Visual spatial reasoning entries
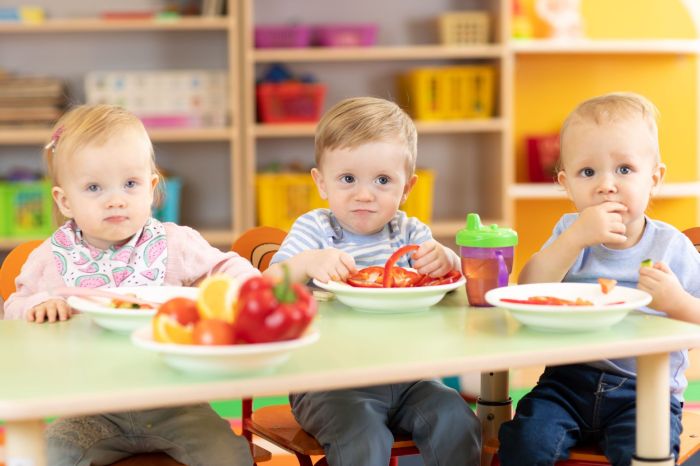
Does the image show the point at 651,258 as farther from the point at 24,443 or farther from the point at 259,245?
the point at 24,443

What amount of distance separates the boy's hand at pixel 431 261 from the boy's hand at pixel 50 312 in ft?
1.78

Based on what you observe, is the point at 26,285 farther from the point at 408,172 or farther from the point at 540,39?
the point at 540,39

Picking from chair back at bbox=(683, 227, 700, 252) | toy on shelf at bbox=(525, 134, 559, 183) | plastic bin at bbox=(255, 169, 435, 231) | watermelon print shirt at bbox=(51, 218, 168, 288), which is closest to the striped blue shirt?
watermelon print shirt at bbox=(51, 218, 168, 288)

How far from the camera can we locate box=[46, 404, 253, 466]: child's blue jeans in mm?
1535

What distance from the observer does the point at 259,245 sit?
2.05 meters

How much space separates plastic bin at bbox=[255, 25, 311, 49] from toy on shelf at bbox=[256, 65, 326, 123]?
0.29 ft

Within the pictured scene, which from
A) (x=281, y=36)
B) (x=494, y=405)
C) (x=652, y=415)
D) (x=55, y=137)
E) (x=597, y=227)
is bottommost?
(x=494, y=405)

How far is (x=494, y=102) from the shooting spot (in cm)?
401

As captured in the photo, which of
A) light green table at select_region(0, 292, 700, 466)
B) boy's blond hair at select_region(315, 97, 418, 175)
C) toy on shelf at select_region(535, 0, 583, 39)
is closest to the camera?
light green table at select_region(0, 292, 700, 466)

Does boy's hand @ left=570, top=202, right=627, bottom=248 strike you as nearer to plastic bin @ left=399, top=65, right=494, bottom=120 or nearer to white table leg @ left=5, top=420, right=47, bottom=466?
white table leg @ left=5, top=420, right=47, bottom=466

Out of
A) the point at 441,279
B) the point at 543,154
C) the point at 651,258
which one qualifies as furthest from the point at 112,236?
the point at 543,154

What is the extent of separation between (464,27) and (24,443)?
309cm

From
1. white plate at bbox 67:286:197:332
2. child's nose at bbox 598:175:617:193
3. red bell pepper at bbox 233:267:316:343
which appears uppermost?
child's nose at bbox 598:175:617:193

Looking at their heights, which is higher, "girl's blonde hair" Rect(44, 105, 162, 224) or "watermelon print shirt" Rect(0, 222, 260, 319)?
"girl's blonde hair" Rect(44, 105, 162, 224)
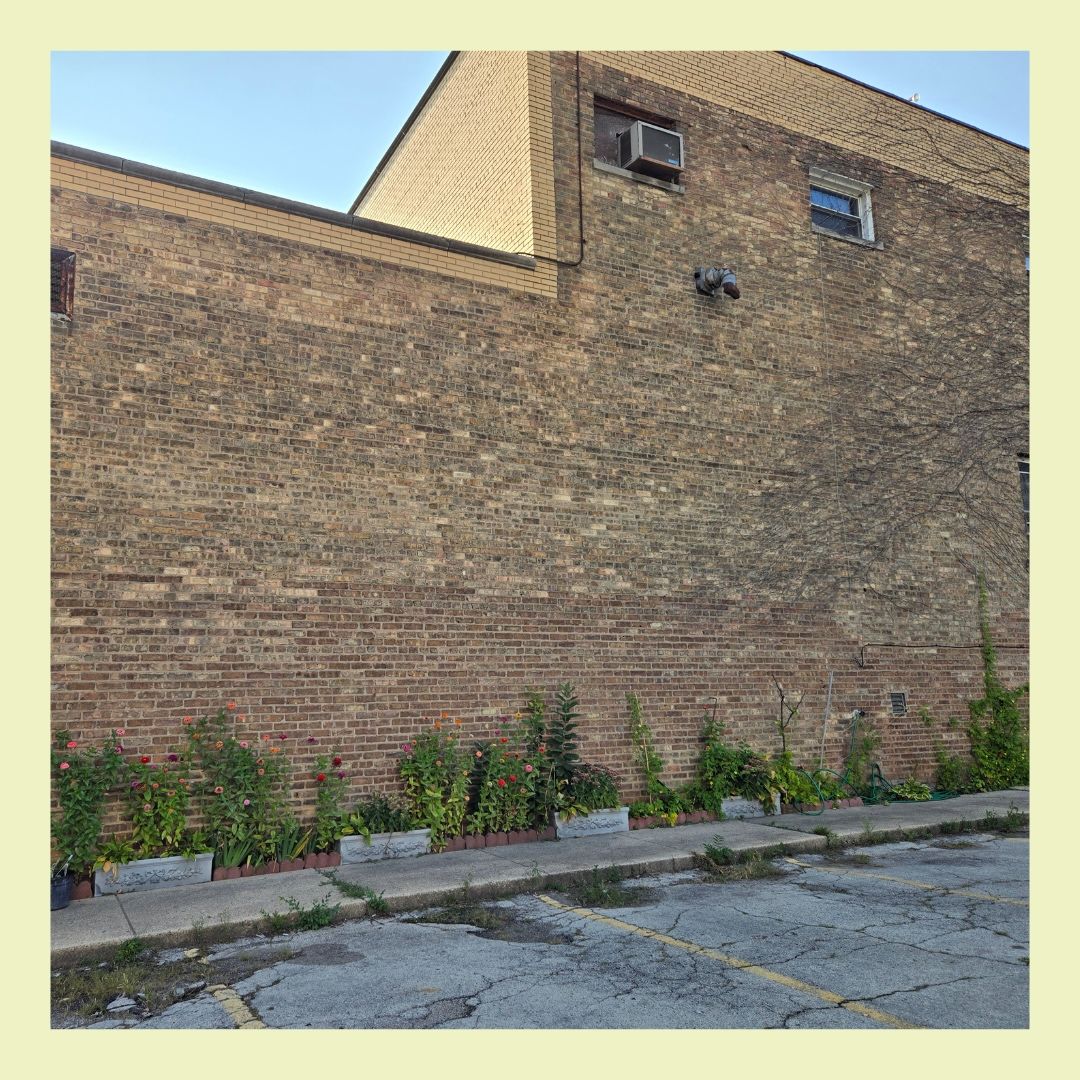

Problem: Rewrite every line of the entries above as one numbered list, skipping blank lines. Leave the pictures out.

Answer for the task:
1. Does the image show the point at 651,258 as farther from the point at 24,443 or farther from the point at 259,245?
2. the point at 24,443
3. What amount of distance separates the boy's hand at pixel 431 261 from the boy's hand at pixel 50 312 in ft?
4. 1.78
5. Based on what you observe, is the point at 26,285 farther from the point at 408,172 or farther from the point at 540,39?
6. the point at 540,39
7. Picking from chair back at bbox=(683, 227, 700, 252) | toy on shelf at bbox=(525, 134, 559, 183) | plastic bin at bbox=(255, 169, 435, 231) | watermelon print shirt at bbox=(51, 218, 168, 288), which is closest to the striped blue shirt?
8. watermelon print shirt at bbox=(51, 218, 168, 288)
9. How far from the camera can we locate box=[46, 404, 253, 466]: child's blue jeans in mm?
10. 1535
11. What distance from the observer does the point at 259,245 sit?
12. 2.05 meters
13. How much space separates plastic bin at bbox=[255, 25, 311, 49] from toy on shelf at bbox=[256, 65, 326, 123]?
14. 0.29 ft
15. Within the pictured scene, which from
16. A) (x=281, y=36)
17. B) (x=494, y=405)
18. C) (x=652, y=415)
19. D) (x=55, y=137)
20. E) (x=597, y=227)
21. is bottommost?
22. (x=494, y=405)
23. How far is (x=494, y=102) from the shooting spot (in cm)?
24. 401
25. As captured in the photo, which of
26. A) light green table at select_region(0, 292, 700, 466)
27. B) boy's blond hair at select_region(315, 97, 418, 175)
28. C) toy on shelf at select_region(535, 0, 583, 39)
29. is closest to the camera?
30. light green table at select_region(0, 292, 700, 466)
31. Does boy's hand @ left=570, top=202, right=627, bottom=248 strike you as nearer to plastic bin @ left=399, top=65, right=494, bottom=120 or nearer to white table leg @ left=5, top=420, right=47, bottom=466?
32. white table leg @ left=5, top=420, right=47, bottom=466
33. Out of
34. A) the point at 441,279
35. B) the point at 543,154
36. C) the point at 651,258
37. which one qualifies as furthest from the point at 112,236?
38. the point at 543,154
39. What is the extent of separation between (464,27) and (24,443)?
40. 309cm
41. From
42. 1. white plate at bbox 67:286:197:332
43. 2. child's nose at bbox 598:175:617:193
44. 3. red bell pepper at bbox 233:267:316:343
45. which appears uppermost?
46. child's nose at bbox 598:175:617:193
47. Looking at their heights, which is higher, "girl's blonde hair" Rect(44, 105, 162, 224) or "watermelon print shirt" Rect(0, 222, 260, 319)?
48. "girl's blonde hair" Rect(44, 105, 162, 224)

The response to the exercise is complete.